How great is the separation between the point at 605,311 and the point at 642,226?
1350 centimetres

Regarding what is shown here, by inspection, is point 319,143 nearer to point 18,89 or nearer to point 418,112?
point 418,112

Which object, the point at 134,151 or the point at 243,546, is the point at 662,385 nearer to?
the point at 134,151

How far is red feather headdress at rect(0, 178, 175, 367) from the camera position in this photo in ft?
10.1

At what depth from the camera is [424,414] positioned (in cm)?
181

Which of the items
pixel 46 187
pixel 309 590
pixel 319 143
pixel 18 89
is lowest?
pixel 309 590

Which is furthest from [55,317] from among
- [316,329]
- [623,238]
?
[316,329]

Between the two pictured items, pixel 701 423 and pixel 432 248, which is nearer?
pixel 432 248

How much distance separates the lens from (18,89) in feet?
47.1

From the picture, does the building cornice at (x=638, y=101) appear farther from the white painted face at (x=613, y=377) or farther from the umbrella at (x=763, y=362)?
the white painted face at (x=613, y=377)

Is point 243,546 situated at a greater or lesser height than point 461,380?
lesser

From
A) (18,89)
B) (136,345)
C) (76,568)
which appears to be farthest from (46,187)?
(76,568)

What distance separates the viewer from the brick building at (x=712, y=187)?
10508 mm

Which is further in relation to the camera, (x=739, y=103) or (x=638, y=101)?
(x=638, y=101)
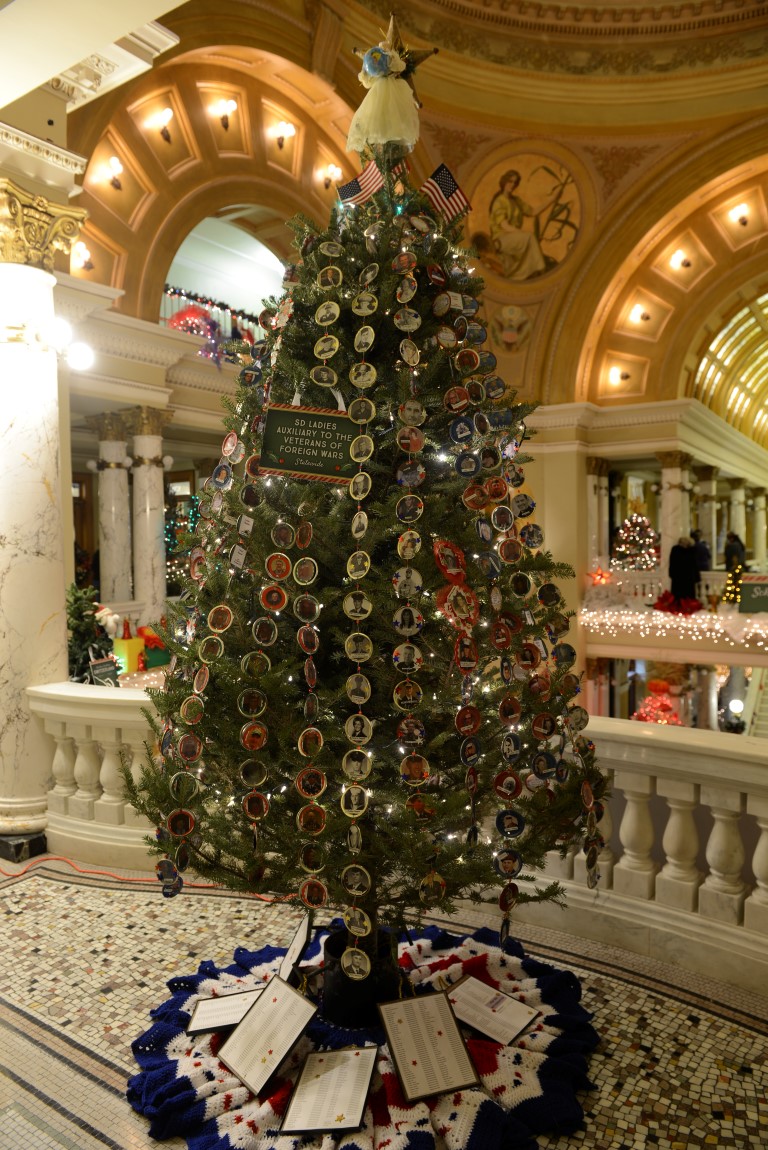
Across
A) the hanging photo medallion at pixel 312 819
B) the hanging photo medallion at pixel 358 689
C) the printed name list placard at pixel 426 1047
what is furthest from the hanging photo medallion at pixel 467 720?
the printed name list placard at pixel 426 1047

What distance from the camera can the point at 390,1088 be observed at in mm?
2475

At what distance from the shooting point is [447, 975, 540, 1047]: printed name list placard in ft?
9.03

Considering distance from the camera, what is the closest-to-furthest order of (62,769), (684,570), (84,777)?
(84,777) → (62,769) → (684,570)

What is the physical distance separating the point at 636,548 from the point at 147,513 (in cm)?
1121

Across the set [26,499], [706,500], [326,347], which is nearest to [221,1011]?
[326,347]

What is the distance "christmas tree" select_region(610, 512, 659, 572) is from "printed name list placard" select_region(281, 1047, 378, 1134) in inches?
636

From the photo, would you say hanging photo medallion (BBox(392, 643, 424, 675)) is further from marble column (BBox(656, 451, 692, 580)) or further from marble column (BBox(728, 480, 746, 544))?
marble column (BBox(728, 480, 746, 544))

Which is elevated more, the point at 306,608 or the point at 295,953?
the point at 306,608

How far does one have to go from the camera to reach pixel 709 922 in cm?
325

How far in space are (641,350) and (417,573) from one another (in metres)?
16.7

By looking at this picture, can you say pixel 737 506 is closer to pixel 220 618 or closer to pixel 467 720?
pixel 467 720

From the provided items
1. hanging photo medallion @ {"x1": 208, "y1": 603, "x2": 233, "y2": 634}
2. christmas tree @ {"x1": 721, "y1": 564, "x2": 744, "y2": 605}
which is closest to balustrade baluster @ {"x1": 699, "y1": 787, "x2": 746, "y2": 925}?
hanging photo medallion @ {"x1": 208, "y1": 603, "x2": 233, "y2": 634}

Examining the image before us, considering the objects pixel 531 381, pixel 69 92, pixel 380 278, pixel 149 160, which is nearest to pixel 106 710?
pixel 380 278

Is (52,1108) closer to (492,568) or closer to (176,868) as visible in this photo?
(176,868)
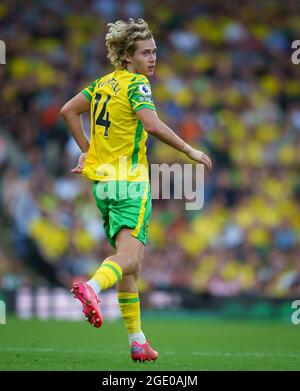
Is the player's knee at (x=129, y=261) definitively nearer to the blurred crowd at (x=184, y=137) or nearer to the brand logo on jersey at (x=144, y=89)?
the brand logo on jersey at (x=144, y=89)

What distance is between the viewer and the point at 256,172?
17.1m

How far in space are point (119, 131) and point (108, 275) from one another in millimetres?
1066

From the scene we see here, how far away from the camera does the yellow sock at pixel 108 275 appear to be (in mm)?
6539

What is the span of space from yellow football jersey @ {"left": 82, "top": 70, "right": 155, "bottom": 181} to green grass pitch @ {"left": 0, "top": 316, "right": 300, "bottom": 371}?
1.39 meters

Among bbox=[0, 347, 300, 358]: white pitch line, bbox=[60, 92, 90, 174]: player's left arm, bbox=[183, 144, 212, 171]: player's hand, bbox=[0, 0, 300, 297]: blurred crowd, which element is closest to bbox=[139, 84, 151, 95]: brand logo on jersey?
bbox=[183, 144, 212, 171]: player's hand

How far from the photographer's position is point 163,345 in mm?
9594

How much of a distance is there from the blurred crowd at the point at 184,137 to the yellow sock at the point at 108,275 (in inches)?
329

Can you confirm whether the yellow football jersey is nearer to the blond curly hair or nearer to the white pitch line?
the blond curly hair

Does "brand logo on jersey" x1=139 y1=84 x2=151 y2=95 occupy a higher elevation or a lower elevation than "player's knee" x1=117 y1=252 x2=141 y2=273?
higher

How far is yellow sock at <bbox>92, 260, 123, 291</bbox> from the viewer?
21.5 ft

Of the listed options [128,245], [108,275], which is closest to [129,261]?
[128,245]

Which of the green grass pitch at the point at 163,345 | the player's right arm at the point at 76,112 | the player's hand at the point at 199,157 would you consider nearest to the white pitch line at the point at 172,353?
the green grass pitch at the point at 163,345
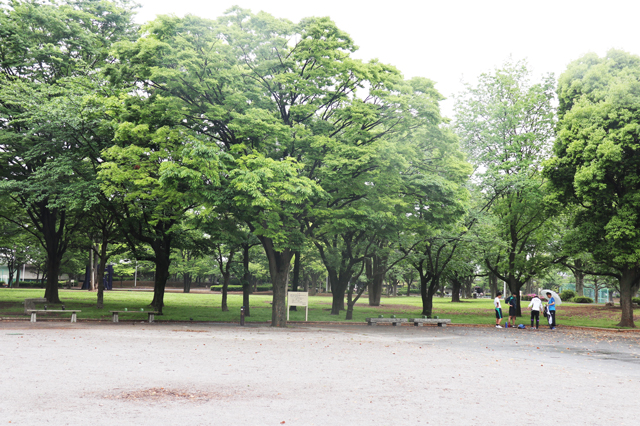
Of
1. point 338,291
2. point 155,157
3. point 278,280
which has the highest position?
point 155,157

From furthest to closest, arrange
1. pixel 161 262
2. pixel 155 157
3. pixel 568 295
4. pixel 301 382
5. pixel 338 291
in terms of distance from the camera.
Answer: pixel 568 295
pixel 338 291
pixel 161 262
pixel 155 157
pixel 301 382

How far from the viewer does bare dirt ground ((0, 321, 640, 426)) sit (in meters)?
6.41

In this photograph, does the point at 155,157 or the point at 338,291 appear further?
the point at 338,291

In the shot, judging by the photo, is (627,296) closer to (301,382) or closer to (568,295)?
(301,382)

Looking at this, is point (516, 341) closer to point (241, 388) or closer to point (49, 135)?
point (241, 388)

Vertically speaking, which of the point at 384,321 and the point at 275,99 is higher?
the point at 275,99

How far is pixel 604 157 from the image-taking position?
22.4 metres

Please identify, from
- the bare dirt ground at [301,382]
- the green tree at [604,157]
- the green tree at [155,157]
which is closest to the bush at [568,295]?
the green tree at [604,157]

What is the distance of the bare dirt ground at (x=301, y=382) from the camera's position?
21.0ft

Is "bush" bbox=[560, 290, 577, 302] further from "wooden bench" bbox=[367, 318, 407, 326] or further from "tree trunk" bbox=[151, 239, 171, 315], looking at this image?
"tree trunk" bbox=[151, 239, 171, 315]

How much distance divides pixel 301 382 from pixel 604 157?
20.0m

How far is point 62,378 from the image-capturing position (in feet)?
27.4

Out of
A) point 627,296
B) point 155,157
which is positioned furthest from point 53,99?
point 627,296

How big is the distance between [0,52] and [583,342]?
93.2 feet
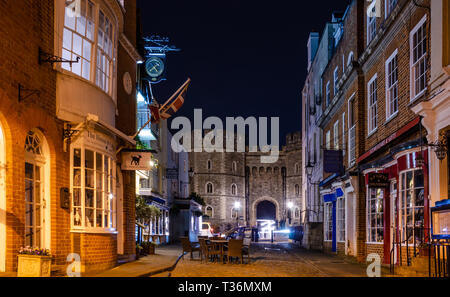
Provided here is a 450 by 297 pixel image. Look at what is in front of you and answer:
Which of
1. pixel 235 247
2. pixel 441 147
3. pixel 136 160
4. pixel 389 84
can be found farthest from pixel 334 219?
pixel 441 147

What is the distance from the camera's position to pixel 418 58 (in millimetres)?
13477

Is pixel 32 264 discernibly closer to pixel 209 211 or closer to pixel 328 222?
pixel 328 222

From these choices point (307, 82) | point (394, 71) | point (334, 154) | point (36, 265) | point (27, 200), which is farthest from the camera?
point (307, 82)

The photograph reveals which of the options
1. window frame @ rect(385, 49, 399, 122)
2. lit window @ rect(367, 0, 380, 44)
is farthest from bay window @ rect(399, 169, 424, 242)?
lit window @ rect(367, 0, 380, 44)

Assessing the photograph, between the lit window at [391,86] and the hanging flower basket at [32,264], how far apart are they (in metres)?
10.2

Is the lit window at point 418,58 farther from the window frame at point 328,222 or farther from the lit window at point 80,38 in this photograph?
the window frame at point 328,222

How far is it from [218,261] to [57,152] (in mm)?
9143

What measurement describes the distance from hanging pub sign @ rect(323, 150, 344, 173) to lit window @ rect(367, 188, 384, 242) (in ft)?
11.7

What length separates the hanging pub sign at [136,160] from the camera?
15.9 meters

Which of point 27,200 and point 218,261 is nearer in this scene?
point 27,200

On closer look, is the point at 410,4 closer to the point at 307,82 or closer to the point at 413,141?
the point at 413,141

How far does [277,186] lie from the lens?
225 feet

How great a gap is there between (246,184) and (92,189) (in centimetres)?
5629

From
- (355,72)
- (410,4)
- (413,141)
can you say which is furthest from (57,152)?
(355,72)
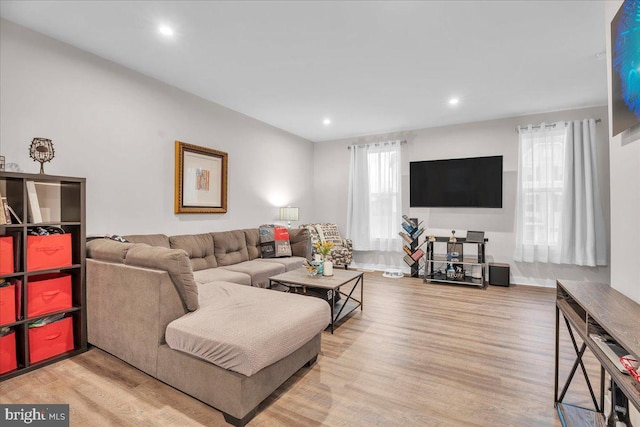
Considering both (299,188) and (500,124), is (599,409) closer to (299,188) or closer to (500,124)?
(500,124)

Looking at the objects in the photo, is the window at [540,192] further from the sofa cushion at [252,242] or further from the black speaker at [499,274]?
the sofa cushion at [252,242]

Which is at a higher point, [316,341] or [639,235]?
[639,235]

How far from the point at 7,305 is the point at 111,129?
6.04ft

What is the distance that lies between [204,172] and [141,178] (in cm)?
86

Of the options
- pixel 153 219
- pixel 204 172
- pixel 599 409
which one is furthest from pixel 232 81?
pixel 599 409

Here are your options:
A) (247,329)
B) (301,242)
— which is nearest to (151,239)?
(247,329)

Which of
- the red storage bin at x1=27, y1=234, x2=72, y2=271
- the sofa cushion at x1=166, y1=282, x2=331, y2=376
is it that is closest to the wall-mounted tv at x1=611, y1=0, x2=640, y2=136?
the sofa cushion at x1=166, y1=282, x2=331, y2=376

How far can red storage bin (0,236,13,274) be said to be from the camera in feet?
6.60

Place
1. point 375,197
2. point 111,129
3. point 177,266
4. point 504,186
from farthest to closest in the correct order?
point 375,197 → point 504,186 → point 111,129 → point 177,266

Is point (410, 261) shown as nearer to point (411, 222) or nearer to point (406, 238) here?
point (406, 238)

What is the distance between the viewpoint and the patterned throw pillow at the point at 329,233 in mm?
5629

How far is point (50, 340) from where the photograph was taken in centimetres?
225

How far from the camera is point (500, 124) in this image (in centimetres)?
496

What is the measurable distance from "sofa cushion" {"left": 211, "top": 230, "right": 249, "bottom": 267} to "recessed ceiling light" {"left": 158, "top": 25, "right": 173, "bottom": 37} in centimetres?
234
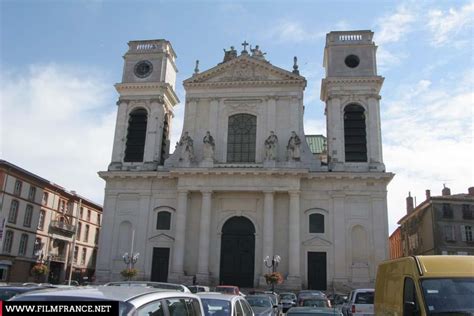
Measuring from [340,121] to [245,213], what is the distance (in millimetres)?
10653

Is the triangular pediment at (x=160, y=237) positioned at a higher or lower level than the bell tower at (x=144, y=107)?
lower

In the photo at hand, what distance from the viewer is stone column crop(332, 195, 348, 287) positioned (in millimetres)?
33062

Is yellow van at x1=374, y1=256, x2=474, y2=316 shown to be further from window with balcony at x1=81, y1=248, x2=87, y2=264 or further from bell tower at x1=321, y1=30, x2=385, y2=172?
window with balcony at x1=81, y1=248, x2=87, y2=264

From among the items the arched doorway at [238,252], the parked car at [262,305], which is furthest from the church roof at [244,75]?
the parked car at [262,305]

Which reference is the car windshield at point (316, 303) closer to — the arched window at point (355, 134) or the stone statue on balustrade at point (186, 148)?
the stone statue on balustrade at point (186, 148)

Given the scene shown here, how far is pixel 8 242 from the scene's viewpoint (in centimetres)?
3906

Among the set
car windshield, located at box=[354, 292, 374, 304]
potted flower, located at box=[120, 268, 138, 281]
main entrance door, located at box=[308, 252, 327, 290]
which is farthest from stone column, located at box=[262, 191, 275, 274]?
car windshield, located at box=[354, 292, 374, 304]

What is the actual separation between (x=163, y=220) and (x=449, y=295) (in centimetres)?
3031

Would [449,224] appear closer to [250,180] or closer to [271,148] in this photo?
[271,148]

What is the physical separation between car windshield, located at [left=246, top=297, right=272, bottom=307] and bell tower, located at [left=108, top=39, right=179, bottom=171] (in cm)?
2235

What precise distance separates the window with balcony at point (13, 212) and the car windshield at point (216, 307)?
118 feet

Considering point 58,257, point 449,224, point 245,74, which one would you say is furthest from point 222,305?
point 449,224

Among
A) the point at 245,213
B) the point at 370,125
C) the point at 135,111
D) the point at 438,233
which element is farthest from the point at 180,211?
the point at 438,233

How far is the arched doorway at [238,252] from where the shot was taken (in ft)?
112
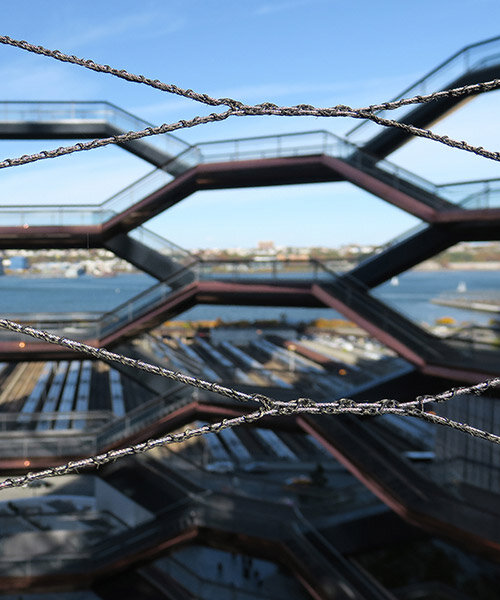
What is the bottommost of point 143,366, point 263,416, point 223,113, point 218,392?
point 263,416

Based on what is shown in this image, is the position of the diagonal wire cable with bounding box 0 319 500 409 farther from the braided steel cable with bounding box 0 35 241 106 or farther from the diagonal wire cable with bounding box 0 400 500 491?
the braided steel cable with bounding box 0 35 241 106

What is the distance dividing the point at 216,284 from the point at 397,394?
527cm

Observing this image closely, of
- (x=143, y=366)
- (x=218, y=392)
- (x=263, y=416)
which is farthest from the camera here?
(x=263, y=416)

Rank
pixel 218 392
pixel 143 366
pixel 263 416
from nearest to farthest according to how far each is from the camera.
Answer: pixel 143 366 < pixel 218 392 < pixel 263 416

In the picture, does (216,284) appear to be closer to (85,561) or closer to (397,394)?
(397,394)

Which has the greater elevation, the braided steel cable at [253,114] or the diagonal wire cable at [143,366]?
the braided steel cable at [253,114]

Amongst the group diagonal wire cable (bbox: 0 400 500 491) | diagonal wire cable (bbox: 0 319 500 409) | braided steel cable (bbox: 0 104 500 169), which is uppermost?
braided steel cable (bbox: 0 104 500 169)

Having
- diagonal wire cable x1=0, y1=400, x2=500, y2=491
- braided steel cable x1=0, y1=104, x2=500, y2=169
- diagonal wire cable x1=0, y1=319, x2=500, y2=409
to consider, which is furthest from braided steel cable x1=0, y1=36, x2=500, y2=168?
diagonal wire cable x1=0, y1=400, x2=500, y2=491

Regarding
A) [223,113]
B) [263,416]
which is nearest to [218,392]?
[263,416]

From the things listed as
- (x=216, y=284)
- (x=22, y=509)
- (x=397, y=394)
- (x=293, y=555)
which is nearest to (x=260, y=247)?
(x=216, y=284)

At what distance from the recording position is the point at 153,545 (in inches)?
541

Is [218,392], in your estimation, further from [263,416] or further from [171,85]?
[171,85]

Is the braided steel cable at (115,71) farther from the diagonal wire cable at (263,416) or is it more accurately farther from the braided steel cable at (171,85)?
the diagonal wire cable at (263,416)

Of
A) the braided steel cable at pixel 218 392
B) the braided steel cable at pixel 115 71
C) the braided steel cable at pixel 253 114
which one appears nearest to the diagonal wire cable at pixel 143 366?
the braided steel cable at pixel 218 392
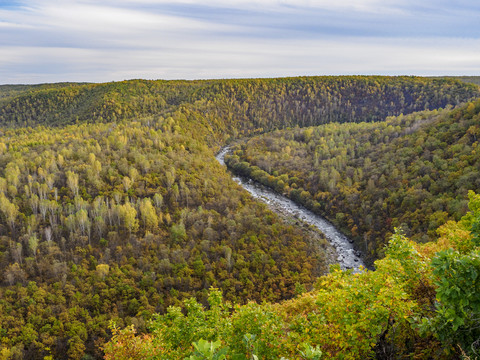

- - - - -

### Your instructions
Pick out each row above that contains the word "frame", and copy those rows in full.

### Answer
1. window frame @ rect(385, 49, 399, 122)
Is the lit window at point 418,58 farther from the window frame at point 328,222 or farther from the lit window at point 80,38 in this photograph?
the window frame at point 328,222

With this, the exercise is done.